**Exercise task 1**: Reproduce the Cramond Island post word for word, starting with "From the moment" and going on through "be in awe of.".

**Document passage**:
◇ ◇ ◇ ◇ ◇
Heads up – this post refrains from literature! I’m sorry, but I just have to tell you about Cramond Island. I feel that this tidal island is a hidden gem that has almost been forgotten about, which is a true shame as it’s honestly one of the most beautiful places I have ever visited and it definitely deserves more recognition.
To get to Cramond Island you have to head down to an area, which is suitably named Cramond, that lies in Edinburgh. From there, you’ll see that the island is connected to the mainland by a mile-stretch of causeway amidst the Firth of Forth which you can walk across. However, be careful! The path is only exposed in low water. Thus, ensure you confide in the tide times before you cross as when the high tide returns, the water will completely cover the causeway and trap you out on the island.
From the moment that you can spy Cramond Island in the distance, trust me when I say that you will see the most outstanding view. Alongside the causeway runs a row of pylons. Once constructed to control navigation of boats during the Second World War, they now simply act as a piece of art to walk alongside and admire on your way out to the island. They each tower over the island’s visitors and are consequentially, yet unintentionally, something to be in awe of.
The island has had multiple uses in its past, from being a burial site for prehistoric peoples, to being a place of defence during both world wars, and then later used for farming and fishing. This varied history means that there are a few worn-out, small buildings left on the island, which makes it all the more intriguing and stunning! I’m led to believe that at least one was used as an ammunition store, and others were shelters and engine rooms to supply power for the military. There are even signs of where some used to house gun emplacements. Now, though, the island remains unused and derelict. Not that I mind, because it means I have free and easy access to visit this little place of beauty whenever the tide allows it!
◇ ◇ ◇ ◇ ◇
**Records to process**:
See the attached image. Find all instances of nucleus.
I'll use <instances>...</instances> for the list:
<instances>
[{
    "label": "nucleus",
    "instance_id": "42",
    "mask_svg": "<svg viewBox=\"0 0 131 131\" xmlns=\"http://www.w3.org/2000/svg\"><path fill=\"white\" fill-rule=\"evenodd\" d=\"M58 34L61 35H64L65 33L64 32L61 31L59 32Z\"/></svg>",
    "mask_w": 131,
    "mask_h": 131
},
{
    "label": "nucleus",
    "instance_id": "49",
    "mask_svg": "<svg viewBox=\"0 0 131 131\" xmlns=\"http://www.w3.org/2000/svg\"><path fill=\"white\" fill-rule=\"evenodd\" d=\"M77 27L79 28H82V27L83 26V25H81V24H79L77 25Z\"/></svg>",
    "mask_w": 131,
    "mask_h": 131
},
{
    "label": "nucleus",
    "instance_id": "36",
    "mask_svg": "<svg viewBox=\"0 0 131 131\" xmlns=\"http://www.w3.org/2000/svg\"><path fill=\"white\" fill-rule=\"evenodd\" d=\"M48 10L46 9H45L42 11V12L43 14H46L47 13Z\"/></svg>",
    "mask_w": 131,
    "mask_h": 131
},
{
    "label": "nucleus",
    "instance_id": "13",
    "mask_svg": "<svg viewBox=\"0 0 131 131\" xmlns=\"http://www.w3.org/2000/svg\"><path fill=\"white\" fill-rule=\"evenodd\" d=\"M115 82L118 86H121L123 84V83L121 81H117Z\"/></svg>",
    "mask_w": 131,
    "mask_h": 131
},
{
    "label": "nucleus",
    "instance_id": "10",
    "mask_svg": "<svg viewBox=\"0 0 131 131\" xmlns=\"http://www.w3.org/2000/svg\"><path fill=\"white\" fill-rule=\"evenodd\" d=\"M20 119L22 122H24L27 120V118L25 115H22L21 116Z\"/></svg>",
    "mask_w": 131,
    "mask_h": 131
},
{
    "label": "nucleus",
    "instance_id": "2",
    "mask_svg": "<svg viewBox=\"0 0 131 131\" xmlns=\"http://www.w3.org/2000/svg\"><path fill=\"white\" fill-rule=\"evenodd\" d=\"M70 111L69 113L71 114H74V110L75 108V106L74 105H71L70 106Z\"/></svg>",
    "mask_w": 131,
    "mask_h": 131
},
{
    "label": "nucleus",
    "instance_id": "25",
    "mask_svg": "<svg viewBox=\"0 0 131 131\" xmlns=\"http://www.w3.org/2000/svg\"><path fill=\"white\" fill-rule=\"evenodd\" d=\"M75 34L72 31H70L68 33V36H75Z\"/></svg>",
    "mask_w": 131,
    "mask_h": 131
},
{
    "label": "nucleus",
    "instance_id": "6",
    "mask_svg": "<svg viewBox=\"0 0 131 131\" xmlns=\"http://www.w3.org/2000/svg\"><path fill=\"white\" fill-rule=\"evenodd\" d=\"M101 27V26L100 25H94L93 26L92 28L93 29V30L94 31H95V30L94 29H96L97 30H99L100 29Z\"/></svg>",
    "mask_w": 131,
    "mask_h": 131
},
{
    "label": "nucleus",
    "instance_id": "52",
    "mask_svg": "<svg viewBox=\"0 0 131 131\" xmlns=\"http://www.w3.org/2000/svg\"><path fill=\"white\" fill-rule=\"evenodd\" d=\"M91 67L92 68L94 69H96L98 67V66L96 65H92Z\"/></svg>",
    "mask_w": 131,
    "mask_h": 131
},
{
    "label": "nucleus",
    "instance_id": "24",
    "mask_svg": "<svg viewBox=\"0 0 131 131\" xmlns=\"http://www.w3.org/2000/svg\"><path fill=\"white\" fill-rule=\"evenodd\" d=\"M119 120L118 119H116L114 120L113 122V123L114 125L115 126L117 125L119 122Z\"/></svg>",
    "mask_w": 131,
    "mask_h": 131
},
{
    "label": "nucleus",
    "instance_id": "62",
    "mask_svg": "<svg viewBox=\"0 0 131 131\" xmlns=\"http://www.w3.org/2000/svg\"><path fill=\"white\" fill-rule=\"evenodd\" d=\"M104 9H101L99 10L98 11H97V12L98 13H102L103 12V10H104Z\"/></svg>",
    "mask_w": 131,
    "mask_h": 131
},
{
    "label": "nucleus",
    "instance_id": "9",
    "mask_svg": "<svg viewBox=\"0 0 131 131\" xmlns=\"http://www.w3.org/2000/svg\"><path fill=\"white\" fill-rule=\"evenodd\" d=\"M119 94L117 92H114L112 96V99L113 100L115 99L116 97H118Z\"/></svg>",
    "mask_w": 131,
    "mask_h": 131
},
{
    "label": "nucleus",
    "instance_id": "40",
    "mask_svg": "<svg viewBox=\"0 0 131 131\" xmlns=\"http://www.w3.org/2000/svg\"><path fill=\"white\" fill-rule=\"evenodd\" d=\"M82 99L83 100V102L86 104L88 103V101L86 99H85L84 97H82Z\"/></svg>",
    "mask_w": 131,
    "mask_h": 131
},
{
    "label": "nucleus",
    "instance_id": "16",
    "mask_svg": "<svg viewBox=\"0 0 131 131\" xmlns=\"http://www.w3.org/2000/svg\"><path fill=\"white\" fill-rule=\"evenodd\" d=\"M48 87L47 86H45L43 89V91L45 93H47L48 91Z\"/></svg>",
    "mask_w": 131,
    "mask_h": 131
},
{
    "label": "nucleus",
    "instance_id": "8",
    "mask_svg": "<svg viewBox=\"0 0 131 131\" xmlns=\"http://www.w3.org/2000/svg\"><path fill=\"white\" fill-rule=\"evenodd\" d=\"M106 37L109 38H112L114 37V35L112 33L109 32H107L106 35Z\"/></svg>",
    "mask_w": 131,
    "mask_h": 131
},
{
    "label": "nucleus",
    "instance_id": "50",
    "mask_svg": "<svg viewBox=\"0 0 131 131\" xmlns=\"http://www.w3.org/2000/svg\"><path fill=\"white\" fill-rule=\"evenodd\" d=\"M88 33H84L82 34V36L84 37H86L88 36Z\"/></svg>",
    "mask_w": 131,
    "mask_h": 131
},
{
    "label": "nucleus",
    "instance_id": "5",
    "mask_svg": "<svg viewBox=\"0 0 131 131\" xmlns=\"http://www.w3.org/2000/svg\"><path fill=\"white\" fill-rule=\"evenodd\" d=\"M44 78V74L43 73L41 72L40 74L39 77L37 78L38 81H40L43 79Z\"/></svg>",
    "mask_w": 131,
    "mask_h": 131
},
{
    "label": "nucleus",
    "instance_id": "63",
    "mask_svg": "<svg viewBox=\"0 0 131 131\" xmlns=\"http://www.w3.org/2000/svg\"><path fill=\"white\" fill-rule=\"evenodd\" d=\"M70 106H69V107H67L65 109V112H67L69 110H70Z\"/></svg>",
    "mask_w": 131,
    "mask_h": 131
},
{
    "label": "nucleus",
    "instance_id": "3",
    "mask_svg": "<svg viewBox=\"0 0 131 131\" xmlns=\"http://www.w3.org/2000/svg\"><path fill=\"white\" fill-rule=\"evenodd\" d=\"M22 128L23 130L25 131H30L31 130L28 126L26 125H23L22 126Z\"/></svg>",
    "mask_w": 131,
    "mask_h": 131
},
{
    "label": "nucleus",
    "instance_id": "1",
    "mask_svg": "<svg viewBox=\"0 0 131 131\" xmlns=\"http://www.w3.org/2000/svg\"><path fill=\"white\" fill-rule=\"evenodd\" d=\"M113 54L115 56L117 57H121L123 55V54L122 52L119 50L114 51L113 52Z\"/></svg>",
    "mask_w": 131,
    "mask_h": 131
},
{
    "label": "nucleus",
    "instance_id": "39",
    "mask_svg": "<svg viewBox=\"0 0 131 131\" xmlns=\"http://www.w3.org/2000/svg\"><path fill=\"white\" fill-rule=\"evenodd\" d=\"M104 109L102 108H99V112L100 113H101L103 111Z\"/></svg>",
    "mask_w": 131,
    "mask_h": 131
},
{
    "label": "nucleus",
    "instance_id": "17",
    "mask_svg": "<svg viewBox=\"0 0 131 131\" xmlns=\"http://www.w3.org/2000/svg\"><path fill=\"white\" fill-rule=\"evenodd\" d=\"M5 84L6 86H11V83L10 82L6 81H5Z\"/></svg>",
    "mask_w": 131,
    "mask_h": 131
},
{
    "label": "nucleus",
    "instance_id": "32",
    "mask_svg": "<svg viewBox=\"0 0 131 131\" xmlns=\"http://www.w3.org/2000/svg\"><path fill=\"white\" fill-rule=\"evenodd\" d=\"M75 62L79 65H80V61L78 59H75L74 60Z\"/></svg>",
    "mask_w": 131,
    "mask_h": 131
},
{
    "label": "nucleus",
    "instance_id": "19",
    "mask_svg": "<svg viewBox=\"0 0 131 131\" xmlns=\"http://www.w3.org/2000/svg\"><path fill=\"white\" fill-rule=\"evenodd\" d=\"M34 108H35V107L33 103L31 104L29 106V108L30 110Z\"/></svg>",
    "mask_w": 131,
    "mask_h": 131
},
◇ ◇ ◇ ◇ ◇
**Exercise task 2**: Which lines of the records contain the string "instances"? Report each of them in full, treating uppercase and lowercase as different.

**Complete answer 1**:
From the moment that you can spy Cramond Island in the distance, trust me when I say that you will see the most outstanding view. Alongside the causeway runs a row of pylons. Once constructed to control navigation of boats during the Second World War, they now simply act as a piece of art to walk alongside and admire on your way out to the island. They each tower over the island’s visitors and are consequentially, yet unintentionally, something to be in awe of.

**Complete answer 2**:
See the attached image. Find all instances of nucleus.
I'll use <instances>...</instances> for the list:
<instances>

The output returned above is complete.